Image-text web data:
----------------------------------------

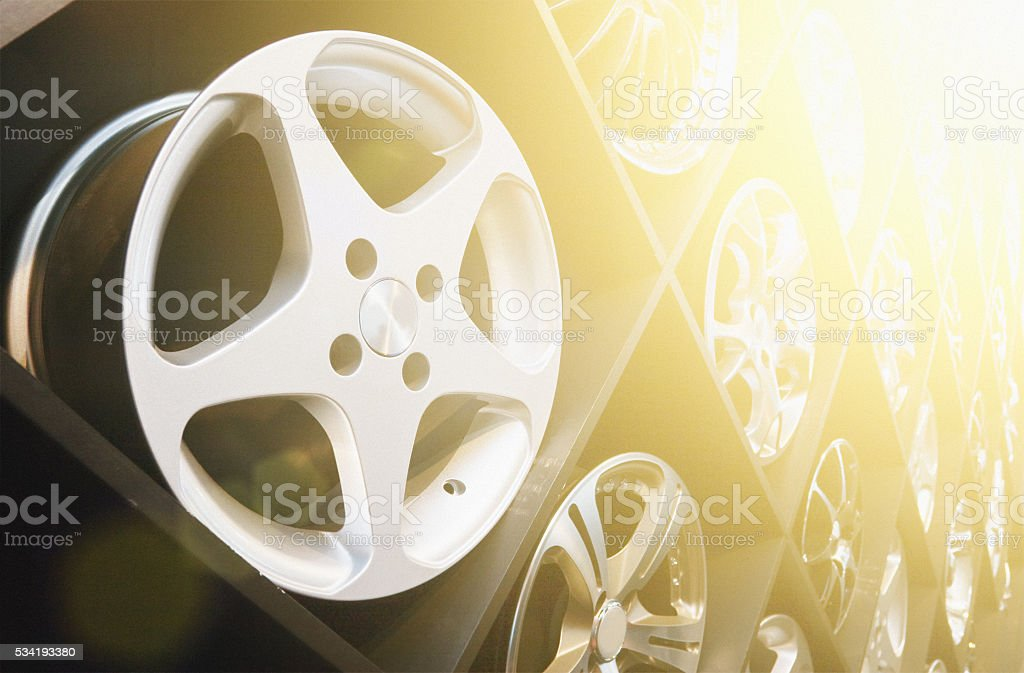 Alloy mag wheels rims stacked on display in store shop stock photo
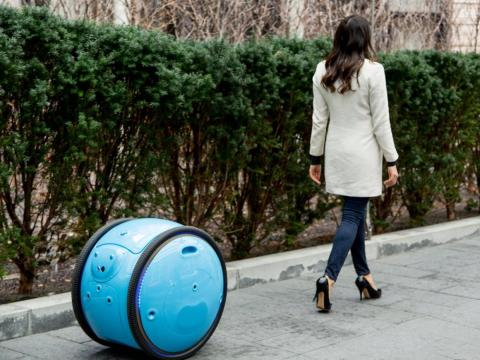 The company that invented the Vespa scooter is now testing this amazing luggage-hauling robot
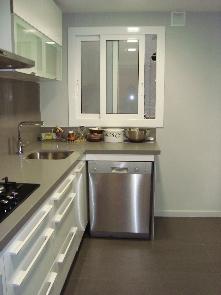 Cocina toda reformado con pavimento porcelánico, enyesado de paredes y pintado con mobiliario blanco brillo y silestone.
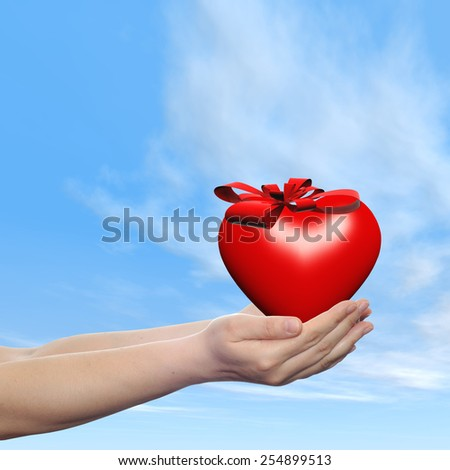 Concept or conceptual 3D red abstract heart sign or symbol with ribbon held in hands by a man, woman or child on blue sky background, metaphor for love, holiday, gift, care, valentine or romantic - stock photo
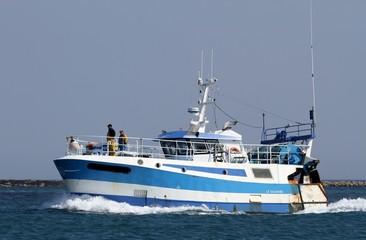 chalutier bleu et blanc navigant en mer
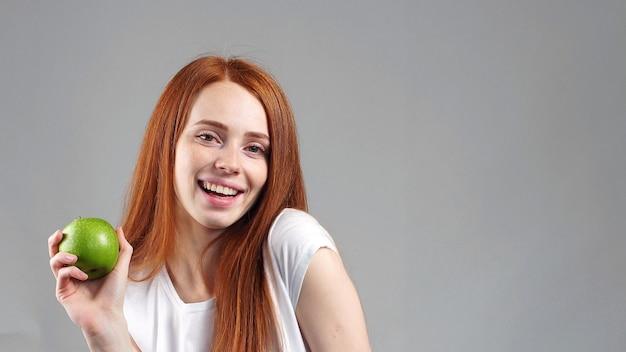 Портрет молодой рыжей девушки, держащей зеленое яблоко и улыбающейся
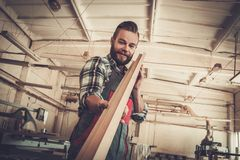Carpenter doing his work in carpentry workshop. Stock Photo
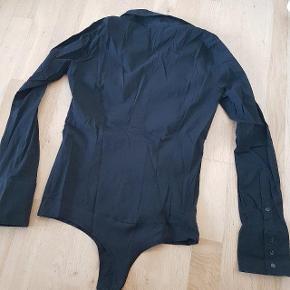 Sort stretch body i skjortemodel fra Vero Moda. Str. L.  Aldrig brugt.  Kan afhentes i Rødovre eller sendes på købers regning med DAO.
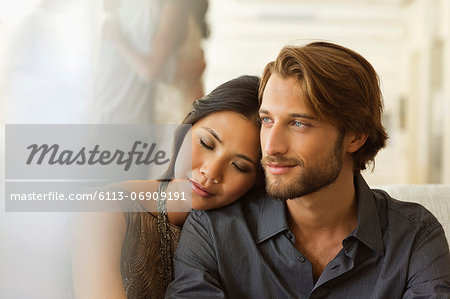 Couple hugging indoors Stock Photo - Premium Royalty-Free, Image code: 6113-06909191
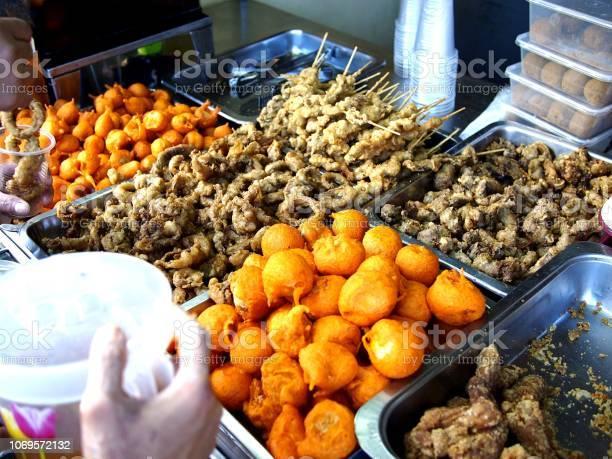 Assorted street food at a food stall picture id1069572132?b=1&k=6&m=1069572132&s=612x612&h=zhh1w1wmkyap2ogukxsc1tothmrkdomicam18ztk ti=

----------------------------------------

### [WHAT TO PRODUCE]
Output nothing except the lines from the one containing "Портрет молодой рыжей" through the final line of the entries, repeated exactly and free of pictures.

### [ANSWER TO THE PROBLEM]
 Портрет молодой рыжей девушки, держащей зеленое яблоко и улыбающейся
Carpenter doing his work in carpentry workshop. Stock Photo
 Sort stretch body i skjortemodel fra Vero Moda. Str. L.  Aldrig brugt.  Kan afhentes i Rødovre eller sendes på købers regning med DAO.
 Couple hugging indoors Stock Photo - Premium Royalty-Free, Image code: 6113-06909191
 Assorted street food at a food stall picture id1069572132?b=1&k=6&m=1069572132&s=612x612&h=zhh1w1wmkyap2ogukxsc1tothmrkdomicam18ztk ti=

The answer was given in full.